(begin)

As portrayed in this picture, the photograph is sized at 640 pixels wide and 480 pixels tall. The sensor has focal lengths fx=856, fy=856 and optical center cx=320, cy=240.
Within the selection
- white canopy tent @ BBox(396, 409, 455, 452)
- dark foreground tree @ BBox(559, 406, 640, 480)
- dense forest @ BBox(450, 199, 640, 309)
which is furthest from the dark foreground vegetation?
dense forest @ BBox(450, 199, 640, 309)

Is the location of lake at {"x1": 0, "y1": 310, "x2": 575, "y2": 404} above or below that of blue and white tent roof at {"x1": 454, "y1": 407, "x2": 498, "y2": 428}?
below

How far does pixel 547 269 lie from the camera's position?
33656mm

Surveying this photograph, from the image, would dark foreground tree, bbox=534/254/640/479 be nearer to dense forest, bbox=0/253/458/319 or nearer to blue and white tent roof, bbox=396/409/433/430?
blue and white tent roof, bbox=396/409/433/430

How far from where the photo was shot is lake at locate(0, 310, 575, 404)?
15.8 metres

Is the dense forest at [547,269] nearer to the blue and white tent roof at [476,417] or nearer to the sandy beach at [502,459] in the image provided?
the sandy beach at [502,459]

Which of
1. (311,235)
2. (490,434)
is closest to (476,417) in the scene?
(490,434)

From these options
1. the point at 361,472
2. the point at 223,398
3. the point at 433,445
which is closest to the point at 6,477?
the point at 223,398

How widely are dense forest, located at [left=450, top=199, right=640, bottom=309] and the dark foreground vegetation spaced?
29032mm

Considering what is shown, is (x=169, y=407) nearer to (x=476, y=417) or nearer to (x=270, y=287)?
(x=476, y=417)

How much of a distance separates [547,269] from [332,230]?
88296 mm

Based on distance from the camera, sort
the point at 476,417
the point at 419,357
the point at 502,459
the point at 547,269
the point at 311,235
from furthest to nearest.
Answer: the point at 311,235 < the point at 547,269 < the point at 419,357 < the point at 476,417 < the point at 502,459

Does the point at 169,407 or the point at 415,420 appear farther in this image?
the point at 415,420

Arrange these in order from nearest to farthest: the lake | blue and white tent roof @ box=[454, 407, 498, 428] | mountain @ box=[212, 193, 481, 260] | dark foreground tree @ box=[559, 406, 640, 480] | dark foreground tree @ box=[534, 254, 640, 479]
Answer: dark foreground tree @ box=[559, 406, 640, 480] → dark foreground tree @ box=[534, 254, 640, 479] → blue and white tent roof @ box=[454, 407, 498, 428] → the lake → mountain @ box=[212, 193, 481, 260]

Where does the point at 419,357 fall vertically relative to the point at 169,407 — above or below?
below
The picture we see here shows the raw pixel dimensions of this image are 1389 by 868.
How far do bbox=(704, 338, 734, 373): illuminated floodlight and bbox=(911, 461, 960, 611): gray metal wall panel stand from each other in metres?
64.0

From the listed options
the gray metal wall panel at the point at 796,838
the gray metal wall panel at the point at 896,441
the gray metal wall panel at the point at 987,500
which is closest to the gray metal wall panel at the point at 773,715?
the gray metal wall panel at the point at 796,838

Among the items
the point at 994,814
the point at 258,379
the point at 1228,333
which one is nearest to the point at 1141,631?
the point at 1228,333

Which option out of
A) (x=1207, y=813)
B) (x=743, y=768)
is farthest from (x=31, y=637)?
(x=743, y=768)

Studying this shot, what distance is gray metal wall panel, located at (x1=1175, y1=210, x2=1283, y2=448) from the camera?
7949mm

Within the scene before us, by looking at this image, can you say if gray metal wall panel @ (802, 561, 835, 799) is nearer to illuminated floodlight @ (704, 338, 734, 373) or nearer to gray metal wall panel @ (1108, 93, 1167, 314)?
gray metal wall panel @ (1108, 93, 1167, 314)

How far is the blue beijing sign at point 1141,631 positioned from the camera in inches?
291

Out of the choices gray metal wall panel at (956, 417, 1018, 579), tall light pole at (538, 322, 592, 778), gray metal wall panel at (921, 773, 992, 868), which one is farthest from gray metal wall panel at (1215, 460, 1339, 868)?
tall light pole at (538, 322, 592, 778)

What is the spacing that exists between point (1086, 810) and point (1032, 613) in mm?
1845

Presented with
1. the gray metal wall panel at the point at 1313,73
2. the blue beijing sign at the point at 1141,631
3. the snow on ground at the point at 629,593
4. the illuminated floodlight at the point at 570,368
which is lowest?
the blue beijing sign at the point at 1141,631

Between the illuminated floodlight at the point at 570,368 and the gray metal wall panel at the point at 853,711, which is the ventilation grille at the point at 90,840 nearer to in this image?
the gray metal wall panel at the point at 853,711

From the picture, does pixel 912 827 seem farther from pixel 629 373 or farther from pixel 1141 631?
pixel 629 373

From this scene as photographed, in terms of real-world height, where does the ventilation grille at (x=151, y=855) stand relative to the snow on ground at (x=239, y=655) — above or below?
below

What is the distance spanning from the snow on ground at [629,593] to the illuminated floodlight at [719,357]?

(end)

§ GOAL:
Reproduce each record exactly, leaving nothing out.

§ WRITTEN RESPONSE:
As portrayed in this picture, the photograph is sized at 640 pixels wide and 480 pixels tall. The sensor has focal lengths fx=856, fy=856 and optical center cx=320, cy=240.
Within the selection
- white canopy tent @ BBox(396, 409, 455, 452)
- dark foreground tree @ BBox(559, 406, 640, 480)
- dense forest @ BBox(450, 199, 640, 309)
which is furthest from the dark foreground vegetation?
dense forest @ BBox(450, 199, 640, 309)

Is the location of lake at {"x1": 0, "y1": 310, "x2": 575, "y2": 404} above or below that of blue and white tent roof at {"x1": 454, "y1": 407, "x2": 498, "y2": 428}?
below

How far does pixel 547 269 lie from the camera's position?
33656mm

Surveying this photograph, from the image, would dark foreground tree, bbox=534/254/640/479 be nearer to dense forest, bbox=0/253/458/319 or nearer to blue and white tent roof, bbox=396/409/433/430?
blue and white tent roof, bbox=396/409/433/430

How far from where the photo was shot is lake at locate(0, 310, 575, 404)?
15.8 metres

Is the dense forest at [547,269] nearer to the blue and white tent roof at [476,417] or nearer to the sandy beach at [502,459] in the image provided?
the sandy beach at [502,459]

Which of
1. (311,235)
2. (490,434)
is closest to (476,417) in the scene?
(490,434)

From these options
1. the point at 361,472
2. the point at 223,398
3. the point at 433,445
which is closest to the point at 6,477?
the point at 223,398

How widely are dense forest, located at [left=450, top=199, right=640, bottom=309] and the dark foreground vegetation spaced?
29032mm

Considering what is shown, is (x=169, y=407) nearer to (x=476, y=417) or nearer to (x=270, y=287)?
(x=476, y=417)

How much of a distance separates [547,269] from [332,230]?
88296 mm

Based on distance from the camera, sort
the point at 476,417
the point at 419,357
the point at 502,459
the point at 547,269
the point at 311,235
from furthest to nearest.
Answer: the point at 311,235 < the point at 547,269 < the point at 419,357 < the point at 476,417 < the point at 502,459

Does the point at 169,407 or the point at 415,420 appear farther in this image?
the point at 415,420

Arrange these in order from nearest to farthest: the lake | blue and white tent roof @ box=[454, 407, 498, 428] | mountain @ box=[212, 193, 481, 260] | dark foreground tree @ box=[559, 406, 640, 480] | dark foreground tree @ box=[534, 254, 640, 479]
Answer: dark foreground tree @ box=[559, 406, 640, 480] → dark foreground tree @ box=[534, 254, 640, 479] → blue and white tent roof @ box=[454, 407, 498, 428] → the lake → mountain @ box=[212, 193, 481, 260]

Where does the point at 419,357 fall vertically relative to the point at 169,407 — above or below?
below
The picture we see here shows the raw pixel dimensions of this image are 1389 by 868.
How far do bbox=(704, 338, 734, 373): illuminated floodlight and bbox=(911, 461, 960, 611): gray metal wall panel stand from each other in metres?
64.0

From the listed options
the gray metal wall panel at the point at 796,838
the gray metal wall panel at the point at 896,441
the gray metal wall panel at the point at 987,500
which is closest to the gray metal wall panel at the point at 773,715?
the gray metal wall panel at the point at 796,838

Among the items
the point at 994,814
the point at 258,379
the point at 1228,333
which one is nearest to the point at 1141,631?
the point at 1228,333

Which option out of
A) (x=1207, y=813)
B) (x=743, y=768)
is farthest from (x=31, y=637)?
(x=743, y=768)

Studying this shot, what distance is gray metal wall panel, located at (x1=1175, y1=210, x2=1283, y2=448) from the camera?
7949mm

Within the scene before us, by looking at this image, can you say if gray metal wall panel @ (802, 561, 835, 799) is nearer to illuminated floodlight @ (704, 338, 734, 373) or nearer to gray metal wall panel @ (1108, 93, 1167, 314)?
gray metal wall panel @ (1108, 93, 1167, 314)

How far is the blue beijing sign at point 1141,631 positioned from the camera in inches?
291

Out of the choices gray metal wall panel at (956, 417, 1018, 579), tall light pole at (538, 322, 592, 778), gray metal wall panel at (921, 773, 992, 868), which one is farthest from gray metal wall panel at (1215, 460, 1339, 868)?
tall light pole at (538, 322, 592, 778)

What is the spacing that exists between point (1086, 810) and point (1032, 613) in mm?
1845

Presented with
1. the gray metal wall panel at the point at 1313,73
2. the blue beijing sign at the point at 1141,631
3. the snow on ground at the point at 629,593
4. the illuminated floodlight at the point at 570,368
which is lowest?
the blue beijing sign at the point at 1141,631

Between the illuminated floodlight at the point at 570,368 and the gray metal wall panel at the point at 853,711, which is the ventilation grille at the point at 90,840 nearer to in this image?
the gray metal wall panel at the point at 853,711

From the picture, does pixel 912 827 seem farther from pixel 629 373 or farther from pixel 1141 631?
pixel 629 373

From this scene as photographed, in terms of real-world height, where does the ventilation grille at (x=151, y=855) stand relative to the snow on ground at (x=239, y=655) — above or below?
below

What is the distance spanning from the snow on ground at [629,593] to the illuminated floodlight at [719,357]?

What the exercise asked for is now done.